The Lancia, the safest Italian car, accelerated with silky smoothness, but Perlmann pulled out all the gears so that the engine screamed. The blood flowed warmly down his lips and chin. The whistling was maddening. He looked rigidly straight ahead, his arms outstretched. Just under a kilometer: now he saw, in the narrow, yellow driver’s cab, a lanky man in blue workmen’s overalls with a beret. The curved wall covered with pale earth was high. It’s high enough. Nothing will happen to him. So now the time had come. The last few seconds of his life – and even now no presence. He was driving at over a hundred now – that would be enough. His head emptied completely. All his plans for careening and pretending the steering wheel wasn’t working were forgotten.

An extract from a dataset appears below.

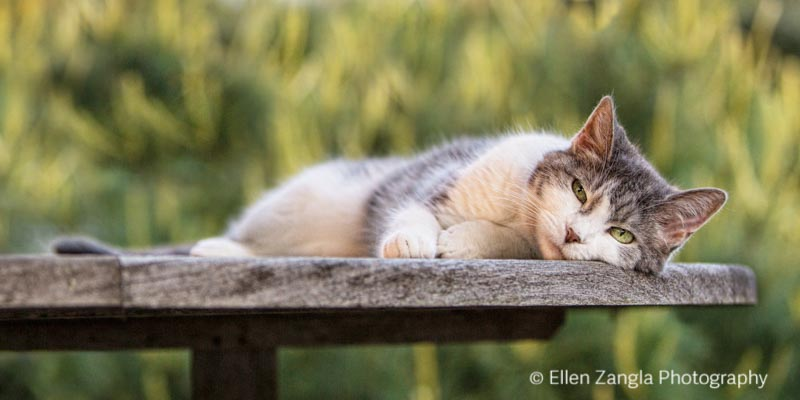 Photo of gray and white cat in Loudoun County VA by Ellen Zangla Photography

All he knew now was that he had to pull the steering wheel to the left at the right time, but not too soon because of Leskov. Now he heard the clattering engine of the bulldozer, the vibration of the ground merged with the sensation of speed, and that insane whistling noise and Leskov’s fearful voice, and then all of a sudden it was perfectly silent. It all happened soundlessly as if in cotton wool and snow. Less than 100 meters: the glasses – he pulled them from his face. Now he had to do it – now. He pressed himself into his seat, closed his eyes and took his sweat-drenched hands off the wheel.

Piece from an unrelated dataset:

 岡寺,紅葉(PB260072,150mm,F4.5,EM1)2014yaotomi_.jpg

Beside him, only inches from the car window, there was a red flash. He opened his eyes. They were past, but everything was blurred. The lines were broken, as if under water. He pushed his hand against the wheel. The car veered to the left. Perlmann pulled it back and oversteered. The right fender crashed against the guard rail. The whole length of the car scraped along the metal. It was a deafening crunch. Now he heard that whistling noise again. He pulled the car to the left, into the middle of the tunnel, but now two headlights came towards him out of the dark, each one of them like a tattered bundle of gleaming crystals, shifting blurrily towards one another. Perlmann pulled to the right: again it crashed and crunched. In the midst of it all was that mad whistling, but he kept the wheel turned firmly to the right. The approaching car was past. Another crunch, then they were outside in the dark. Perlmann drove blindly to the right, put both feet on the pedals. The car slewed round, then only slid and, finally, after an eternity, it came to a standstill by a pile of rubble.

At first Perlmann was merely grateful that the whistling had stopped. He felt his blood thumping from his head all the way down to his feet; his veins seemed to be about to burst. Then, after a delay of almost half a minute, he started shuddering. It wasn’t just trembling or shivering, but an uncontrollable, violent twitching of his limbs the like of which he had never experienced before. To stop his arms from drumming against the steering wheel, he rested them on his thighs. Now he sensed that his trousers, too, were covered with blood, and that his nose was still bleeding, more violently than before. He bent for his handkerchief, which was down by the pedals. The blood on the cloth was mixed with dirt. A drop of blood fell on the lapel of his blazer when he sat up, rested his head against the headrest and pressed the handkerchief under his nose with a trembling hand.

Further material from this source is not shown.